TRY IT: Give back exactly the stretch of data below from the line holding "family: Giraffidae" through the line holding "common name: thomson's gazelle", both ends included, and leave the remaining lines out.

Stored data
↓↓↓

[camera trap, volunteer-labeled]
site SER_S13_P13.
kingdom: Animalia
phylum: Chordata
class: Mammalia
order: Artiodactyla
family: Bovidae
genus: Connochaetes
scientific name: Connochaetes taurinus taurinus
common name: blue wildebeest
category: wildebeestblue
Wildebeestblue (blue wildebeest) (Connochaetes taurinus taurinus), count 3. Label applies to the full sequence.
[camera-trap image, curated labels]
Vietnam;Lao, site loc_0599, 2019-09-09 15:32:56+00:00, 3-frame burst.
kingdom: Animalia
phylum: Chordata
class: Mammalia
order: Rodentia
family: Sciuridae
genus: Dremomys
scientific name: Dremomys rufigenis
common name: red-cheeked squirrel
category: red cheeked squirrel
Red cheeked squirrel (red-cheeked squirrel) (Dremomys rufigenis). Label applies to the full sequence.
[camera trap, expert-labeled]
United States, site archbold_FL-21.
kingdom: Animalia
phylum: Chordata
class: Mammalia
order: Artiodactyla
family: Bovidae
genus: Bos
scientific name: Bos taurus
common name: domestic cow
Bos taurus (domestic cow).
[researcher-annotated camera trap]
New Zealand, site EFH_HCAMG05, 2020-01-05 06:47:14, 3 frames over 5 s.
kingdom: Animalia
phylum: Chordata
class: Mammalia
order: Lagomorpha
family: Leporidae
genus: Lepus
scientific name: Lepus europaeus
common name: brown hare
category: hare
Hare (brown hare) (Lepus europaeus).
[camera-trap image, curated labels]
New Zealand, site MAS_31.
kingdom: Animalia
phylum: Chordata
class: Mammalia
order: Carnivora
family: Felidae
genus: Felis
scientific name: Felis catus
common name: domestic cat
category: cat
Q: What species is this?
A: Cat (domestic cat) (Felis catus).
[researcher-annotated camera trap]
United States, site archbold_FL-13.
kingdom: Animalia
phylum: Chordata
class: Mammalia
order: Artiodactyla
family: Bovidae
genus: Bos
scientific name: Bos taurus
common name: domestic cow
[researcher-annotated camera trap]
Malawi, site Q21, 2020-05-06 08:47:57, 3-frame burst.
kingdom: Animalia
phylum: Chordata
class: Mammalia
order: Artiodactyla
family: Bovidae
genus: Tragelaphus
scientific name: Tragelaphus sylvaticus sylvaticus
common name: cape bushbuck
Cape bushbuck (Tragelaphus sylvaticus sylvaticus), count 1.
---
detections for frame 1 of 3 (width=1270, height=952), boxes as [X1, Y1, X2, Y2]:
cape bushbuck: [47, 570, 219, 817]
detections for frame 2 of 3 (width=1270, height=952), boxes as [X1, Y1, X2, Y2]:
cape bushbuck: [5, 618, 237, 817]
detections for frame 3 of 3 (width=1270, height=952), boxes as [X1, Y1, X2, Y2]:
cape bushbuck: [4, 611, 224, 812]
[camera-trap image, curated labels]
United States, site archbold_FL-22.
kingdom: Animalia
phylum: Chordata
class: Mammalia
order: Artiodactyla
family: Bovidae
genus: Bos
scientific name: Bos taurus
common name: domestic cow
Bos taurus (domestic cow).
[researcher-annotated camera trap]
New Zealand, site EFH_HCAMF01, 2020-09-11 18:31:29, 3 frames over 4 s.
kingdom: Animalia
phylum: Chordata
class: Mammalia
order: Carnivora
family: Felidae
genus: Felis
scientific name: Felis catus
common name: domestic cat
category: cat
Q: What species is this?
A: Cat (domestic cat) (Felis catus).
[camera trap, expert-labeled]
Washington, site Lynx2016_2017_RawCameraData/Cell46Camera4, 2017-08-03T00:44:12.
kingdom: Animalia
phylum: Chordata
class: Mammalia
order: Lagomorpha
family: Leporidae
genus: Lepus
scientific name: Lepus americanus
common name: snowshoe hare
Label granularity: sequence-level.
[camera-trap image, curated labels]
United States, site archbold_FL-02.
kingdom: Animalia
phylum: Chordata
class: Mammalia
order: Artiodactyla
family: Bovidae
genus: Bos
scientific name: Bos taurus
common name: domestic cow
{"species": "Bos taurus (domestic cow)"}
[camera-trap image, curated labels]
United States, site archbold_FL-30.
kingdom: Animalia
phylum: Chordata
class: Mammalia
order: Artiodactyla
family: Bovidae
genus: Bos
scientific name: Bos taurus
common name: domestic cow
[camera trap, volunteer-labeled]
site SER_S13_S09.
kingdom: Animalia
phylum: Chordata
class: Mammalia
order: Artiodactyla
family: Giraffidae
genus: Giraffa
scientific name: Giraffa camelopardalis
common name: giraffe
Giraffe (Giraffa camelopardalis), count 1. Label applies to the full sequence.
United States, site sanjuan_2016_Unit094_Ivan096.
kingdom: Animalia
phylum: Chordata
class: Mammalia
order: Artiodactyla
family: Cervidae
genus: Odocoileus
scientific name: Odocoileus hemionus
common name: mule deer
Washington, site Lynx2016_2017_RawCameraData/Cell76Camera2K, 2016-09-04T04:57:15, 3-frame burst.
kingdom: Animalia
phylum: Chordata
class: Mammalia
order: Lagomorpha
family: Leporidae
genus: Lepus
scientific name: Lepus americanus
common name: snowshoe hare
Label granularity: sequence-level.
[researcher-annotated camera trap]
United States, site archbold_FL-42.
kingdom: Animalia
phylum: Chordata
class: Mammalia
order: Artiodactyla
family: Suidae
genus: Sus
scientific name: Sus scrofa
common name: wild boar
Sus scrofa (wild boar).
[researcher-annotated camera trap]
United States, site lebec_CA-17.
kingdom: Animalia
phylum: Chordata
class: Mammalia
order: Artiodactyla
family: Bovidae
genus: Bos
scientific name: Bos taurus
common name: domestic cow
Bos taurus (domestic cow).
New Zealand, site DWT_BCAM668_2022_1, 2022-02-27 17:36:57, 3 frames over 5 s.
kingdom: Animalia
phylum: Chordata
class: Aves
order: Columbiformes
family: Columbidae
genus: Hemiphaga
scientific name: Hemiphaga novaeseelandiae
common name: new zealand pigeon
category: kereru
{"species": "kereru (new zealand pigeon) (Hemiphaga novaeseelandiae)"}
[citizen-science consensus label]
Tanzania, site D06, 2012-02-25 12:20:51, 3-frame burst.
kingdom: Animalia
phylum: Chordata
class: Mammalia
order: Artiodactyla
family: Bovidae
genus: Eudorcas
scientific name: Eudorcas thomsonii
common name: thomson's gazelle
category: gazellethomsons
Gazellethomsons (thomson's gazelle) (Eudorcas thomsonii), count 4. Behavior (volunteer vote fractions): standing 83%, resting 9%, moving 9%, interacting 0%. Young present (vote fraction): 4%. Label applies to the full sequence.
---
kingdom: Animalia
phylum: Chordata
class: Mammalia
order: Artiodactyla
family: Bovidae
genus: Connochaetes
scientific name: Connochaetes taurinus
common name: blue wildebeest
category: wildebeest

↑↑↑

EXPECTED ANSWER:
family: Giraffidae
genus: Giraffa
scientific name: Giraffa camelopardalis
common name: giraffe
Giraffe (Giraffa camelopardalis), count 1. Label applies to the full sequence.
United States, site sanjuan_2016_Unit094_Ivan096.
kingdom: Animalia
phylum: Chordata
class: Mammalia
order: Artiodactyla
family: Cervidae
genus: Odocoileus
scientific name: Odocoileus hemionus
common name: mule deer
Washington, site Lynx2016_2017_RawCameraData/Cell76Camera2K, 2016-09-04T04:57:15, 3-frame burst.
kingdom: Animalia
phylum: Chordata
class: Mammalia
order: Lagomorpha
family: Leporidae
genus: Lepus
scientific name: Lepus americanus
common name: snowshoe hare
Label granularity: sequence-level.
[researcher-annotated camera trap]
United States, site archbold_FL-42.
kingdom: Animalia
phylum: Chordata
class: Mammalia
order: Artiodactyla
family: Suidae
genus: Sus
scientific name: Sus scrofa
common name: wild boar
Sus scrofa (wild boar).
[researcher-annotated camera trap]
United States, site lebec_CA-17.
kingdom: Animalia
phylum: Chordata
class: Mammalia
order: Artiodactyla
family: Bovidae
genus: Bos
scientific name: Bos taurus
common name: domestic cow
Bos taurus (domestic cow).
New Zealand, site DWT_BCAM668_2022_1, 2022-02-27 17:36:57, 3 frames over 5 s.
kingdom: Animalia
phylum: Chordata
class: Aves
order: Columbiformes
family: Columbidae
genus: Hemiphaga
scientific name: Hemiphaga novaeseelandiae
common name: new zealand pigeon
category: kereru
{"species": "kereru (new zealand pigeon) (Hemiphaga novaeseelandiae)"}
[citizen-science consensus label]
Tanzania, site D06, 2012-02-25 12:20:51, 3-frame burst.
kingdom: Animalia
phylum: Chordata
class: Mammalia
order: Artiodactyla
family: Bovidae
genus: Eudorcas
scientific name: Eudorcas thomsonii
common name: thomson's gazelle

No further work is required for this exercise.